**DESCRIPTION OF THE TASK**. Only the lines from the one containing "What amount of space" to the end of the entries should be written out, each exactly as it stands, both ends included.

(Records from a spatial question set)

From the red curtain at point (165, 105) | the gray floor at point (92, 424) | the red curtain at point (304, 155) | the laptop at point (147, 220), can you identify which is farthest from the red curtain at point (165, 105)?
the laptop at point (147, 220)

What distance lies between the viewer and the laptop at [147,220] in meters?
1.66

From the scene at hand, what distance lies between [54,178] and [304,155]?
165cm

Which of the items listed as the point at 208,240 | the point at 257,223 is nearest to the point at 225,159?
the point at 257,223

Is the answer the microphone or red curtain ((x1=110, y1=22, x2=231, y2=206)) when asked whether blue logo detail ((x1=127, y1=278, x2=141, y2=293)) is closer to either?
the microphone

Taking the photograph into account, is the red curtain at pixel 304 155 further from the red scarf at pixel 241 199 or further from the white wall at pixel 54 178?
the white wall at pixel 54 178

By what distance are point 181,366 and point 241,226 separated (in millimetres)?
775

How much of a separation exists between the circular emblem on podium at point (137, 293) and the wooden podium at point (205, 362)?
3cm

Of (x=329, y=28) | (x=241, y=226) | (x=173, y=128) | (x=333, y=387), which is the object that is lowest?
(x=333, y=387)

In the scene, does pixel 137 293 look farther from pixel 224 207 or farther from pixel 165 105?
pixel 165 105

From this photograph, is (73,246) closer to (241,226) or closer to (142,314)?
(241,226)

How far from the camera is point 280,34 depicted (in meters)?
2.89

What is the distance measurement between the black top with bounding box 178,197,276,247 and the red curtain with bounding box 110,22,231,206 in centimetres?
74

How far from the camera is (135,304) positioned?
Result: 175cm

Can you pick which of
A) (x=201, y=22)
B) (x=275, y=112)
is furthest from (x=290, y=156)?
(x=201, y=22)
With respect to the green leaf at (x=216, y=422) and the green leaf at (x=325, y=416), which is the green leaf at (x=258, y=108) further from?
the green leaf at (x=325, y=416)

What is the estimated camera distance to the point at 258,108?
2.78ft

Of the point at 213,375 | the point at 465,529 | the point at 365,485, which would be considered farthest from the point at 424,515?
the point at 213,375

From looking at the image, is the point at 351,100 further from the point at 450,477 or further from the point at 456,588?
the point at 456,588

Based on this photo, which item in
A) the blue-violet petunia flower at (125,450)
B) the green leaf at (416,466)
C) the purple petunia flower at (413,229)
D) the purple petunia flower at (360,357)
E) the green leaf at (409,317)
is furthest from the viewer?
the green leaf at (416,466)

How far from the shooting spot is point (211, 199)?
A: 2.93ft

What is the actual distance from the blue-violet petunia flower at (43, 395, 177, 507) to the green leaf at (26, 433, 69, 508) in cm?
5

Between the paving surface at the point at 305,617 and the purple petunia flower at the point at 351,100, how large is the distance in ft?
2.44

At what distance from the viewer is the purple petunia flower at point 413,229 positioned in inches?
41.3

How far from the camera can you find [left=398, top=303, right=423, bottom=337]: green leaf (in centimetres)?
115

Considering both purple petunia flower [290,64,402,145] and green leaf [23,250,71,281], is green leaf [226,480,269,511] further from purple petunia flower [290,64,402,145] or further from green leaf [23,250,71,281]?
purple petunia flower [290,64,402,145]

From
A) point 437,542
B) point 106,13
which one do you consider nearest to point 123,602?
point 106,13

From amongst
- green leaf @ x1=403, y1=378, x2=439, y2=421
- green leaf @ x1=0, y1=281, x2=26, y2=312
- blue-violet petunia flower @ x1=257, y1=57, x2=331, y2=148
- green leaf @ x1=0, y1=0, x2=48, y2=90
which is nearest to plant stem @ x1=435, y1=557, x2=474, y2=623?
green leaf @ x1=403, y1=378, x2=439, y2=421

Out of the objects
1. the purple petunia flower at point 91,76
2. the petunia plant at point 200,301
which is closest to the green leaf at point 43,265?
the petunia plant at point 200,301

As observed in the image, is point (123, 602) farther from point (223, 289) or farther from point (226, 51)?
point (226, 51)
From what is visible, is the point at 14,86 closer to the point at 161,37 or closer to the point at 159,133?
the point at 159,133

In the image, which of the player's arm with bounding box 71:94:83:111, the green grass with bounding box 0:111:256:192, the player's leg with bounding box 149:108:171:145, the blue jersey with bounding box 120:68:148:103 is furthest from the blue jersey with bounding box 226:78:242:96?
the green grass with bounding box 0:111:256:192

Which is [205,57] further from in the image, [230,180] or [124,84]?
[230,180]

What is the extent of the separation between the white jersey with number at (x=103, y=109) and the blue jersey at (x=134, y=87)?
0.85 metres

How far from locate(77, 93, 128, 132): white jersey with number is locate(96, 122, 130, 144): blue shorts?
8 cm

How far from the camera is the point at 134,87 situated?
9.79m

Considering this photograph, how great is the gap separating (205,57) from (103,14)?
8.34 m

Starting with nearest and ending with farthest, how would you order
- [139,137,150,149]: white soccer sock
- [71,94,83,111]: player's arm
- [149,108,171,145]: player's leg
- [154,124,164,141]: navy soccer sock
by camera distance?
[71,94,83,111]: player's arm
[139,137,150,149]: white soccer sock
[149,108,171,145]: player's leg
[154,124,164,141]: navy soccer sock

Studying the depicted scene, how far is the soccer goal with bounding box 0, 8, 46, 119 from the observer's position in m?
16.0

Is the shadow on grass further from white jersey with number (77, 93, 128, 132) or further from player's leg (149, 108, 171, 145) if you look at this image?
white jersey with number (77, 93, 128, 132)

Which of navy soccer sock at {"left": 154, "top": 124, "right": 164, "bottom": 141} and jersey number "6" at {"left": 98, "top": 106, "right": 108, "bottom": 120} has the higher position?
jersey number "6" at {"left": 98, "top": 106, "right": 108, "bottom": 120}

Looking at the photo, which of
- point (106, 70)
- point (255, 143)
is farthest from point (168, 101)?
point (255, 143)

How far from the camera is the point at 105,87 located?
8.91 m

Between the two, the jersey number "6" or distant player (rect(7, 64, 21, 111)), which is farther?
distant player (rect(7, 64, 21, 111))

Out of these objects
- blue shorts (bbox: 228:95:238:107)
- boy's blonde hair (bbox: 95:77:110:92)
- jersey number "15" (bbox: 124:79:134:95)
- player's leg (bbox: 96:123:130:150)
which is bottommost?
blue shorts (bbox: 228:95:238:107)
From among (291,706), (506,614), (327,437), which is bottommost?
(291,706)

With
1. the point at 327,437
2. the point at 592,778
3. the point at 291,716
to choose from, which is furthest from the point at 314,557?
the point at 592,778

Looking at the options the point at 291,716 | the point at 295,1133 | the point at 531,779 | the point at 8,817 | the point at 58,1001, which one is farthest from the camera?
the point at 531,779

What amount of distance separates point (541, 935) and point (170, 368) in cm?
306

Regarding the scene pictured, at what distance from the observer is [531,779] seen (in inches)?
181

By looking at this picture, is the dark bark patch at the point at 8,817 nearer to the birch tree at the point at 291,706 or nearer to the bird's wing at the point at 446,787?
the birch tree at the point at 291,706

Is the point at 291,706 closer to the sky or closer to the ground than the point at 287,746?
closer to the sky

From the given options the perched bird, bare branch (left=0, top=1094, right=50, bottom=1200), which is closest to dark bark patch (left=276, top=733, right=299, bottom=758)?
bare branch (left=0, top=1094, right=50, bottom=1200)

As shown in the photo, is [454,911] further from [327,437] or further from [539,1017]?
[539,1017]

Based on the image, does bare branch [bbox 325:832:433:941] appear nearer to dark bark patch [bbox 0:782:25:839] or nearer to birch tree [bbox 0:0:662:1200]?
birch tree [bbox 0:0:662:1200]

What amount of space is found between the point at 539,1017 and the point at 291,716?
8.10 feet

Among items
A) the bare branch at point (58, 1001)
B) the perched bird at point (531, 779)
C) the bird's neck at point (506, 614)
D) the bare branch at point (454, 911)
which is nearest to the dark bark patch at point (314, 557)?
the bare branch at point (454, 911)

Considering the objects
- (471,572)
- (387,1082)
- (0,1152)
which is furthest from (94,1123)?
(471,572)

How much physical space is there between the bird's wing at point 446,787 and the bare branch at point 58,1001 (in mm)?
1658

**COMPLETE RESPONSE**.
What amount of space is found between the point at 539,1017 and the point at 291,716?
8.10 feet

Among items
A) the bare branch at point (58, 1001)
B) the perched bird at point (531, 779)
C) the bird's neck at point (506, 614)
D) the bare branch at point (454, 911)
which is nearest to the dark bark patch at point (314, 557)?
the bare branch at point (454, 911)

Considering the objects
- (471,572)
- (387,1082)
- (0,1152)
which is furthest from (94,1123)?
(471,572)

How much physical space is there between the bird's wing at point 446,787 and the bare branch at point 58,1001 (in mm)?
1658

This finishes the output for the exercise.